Si la tour de l’Horloge apparaît aujourd’hui partie intégrante de l'hôtel de ville, en fait, plus d’un siècle sépare la construction des deux édifices. Elle fut construite, en effet, au milieu du XVIe siècle en remplacement d’une tour plus ancienne. En une période particulièrement prospère de l’histoire arlésienne, elle fut voulue par les consuls, soucieux d‘afficher leur pouvoir. Ainsi, la tour s’impose au cœur de la ville, à coté de la maison commune des édiles municipaux, et face au clocher de la cathédrale Saint-Trophime, elle-même symbole du pouvoir religieux. Son architecture est caractéristique de la Renaissance et largement inspirée de l’Antiquité, qui devient dès cette époque un vif sujet d’inspiration et de curiosité au sein de la ville. La structure architecturale de la tour de l’Horloge et son décor antiquisant imitent le mausolée romain des Antiques à Saint-Rémy-de-Provence. Entablements avec frises sculptées, colonnes cannelées et chapiteaux ioniques et corinthiens sont particulièrement raffinés. Quatre horloges, dont une seule subsiste, furent installées dans la partie supérieure de la tour. A l’intérieur se trouvaient plusieurs cloches (une grosse et deux petites) qui sonnaient dans les moments importants de la vie de la cité, notamment en cas d’alerte. Le mécanisme très sophistiqué des horloges occupait la plus grande place. Une cloche y sonnait l’heure. Celle-ci fut refondue plusieurs reprises elle portait chaque fois les noms des nouveaux consuls. Au dessus, la rotonde est surmontée de « l’homme de bronze », statue représentant le dieu Mars, autre évocation de l’Antiquité.
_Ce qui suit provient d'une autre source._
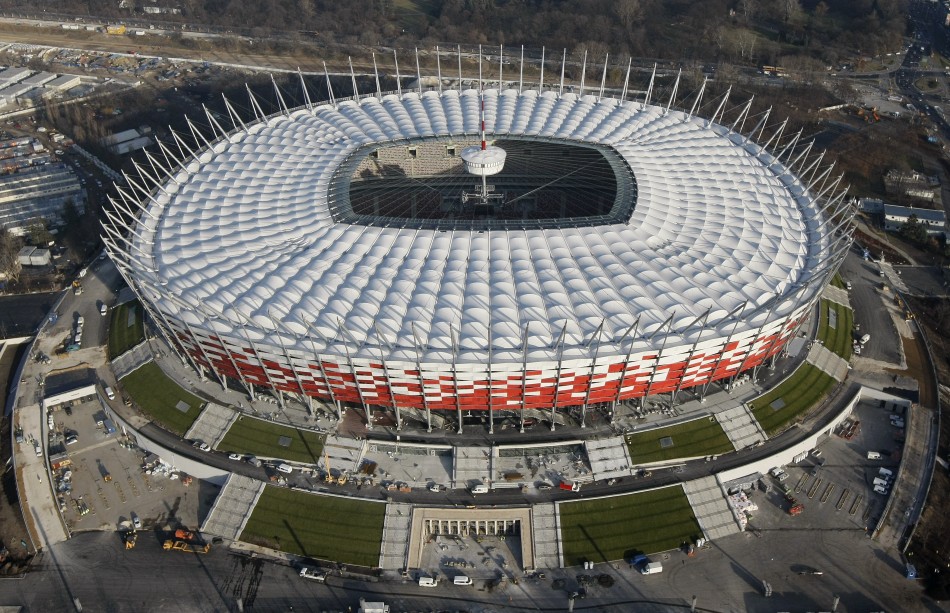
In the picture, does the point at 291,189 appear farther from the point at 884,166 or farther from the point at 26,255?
the point at 884,166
Laurent Vincent, fondeur avignonnais, la réalisa en 1555. On dit qu’elle fut faite avec le bronze des canons que l’armée de Charles Quint avait abandonnés lors de son incursion en 1536. A la Révolution, l’ « Homme de bronze » faillit être démonté et fondu pour faire des armes. La conservation de la tour, et son intégration lors de la construction de l’hôtel de ville, furent voulues par les consuls. La solution retenue fait partie des contributions apportées par Jules Hardouin Mansart au projet.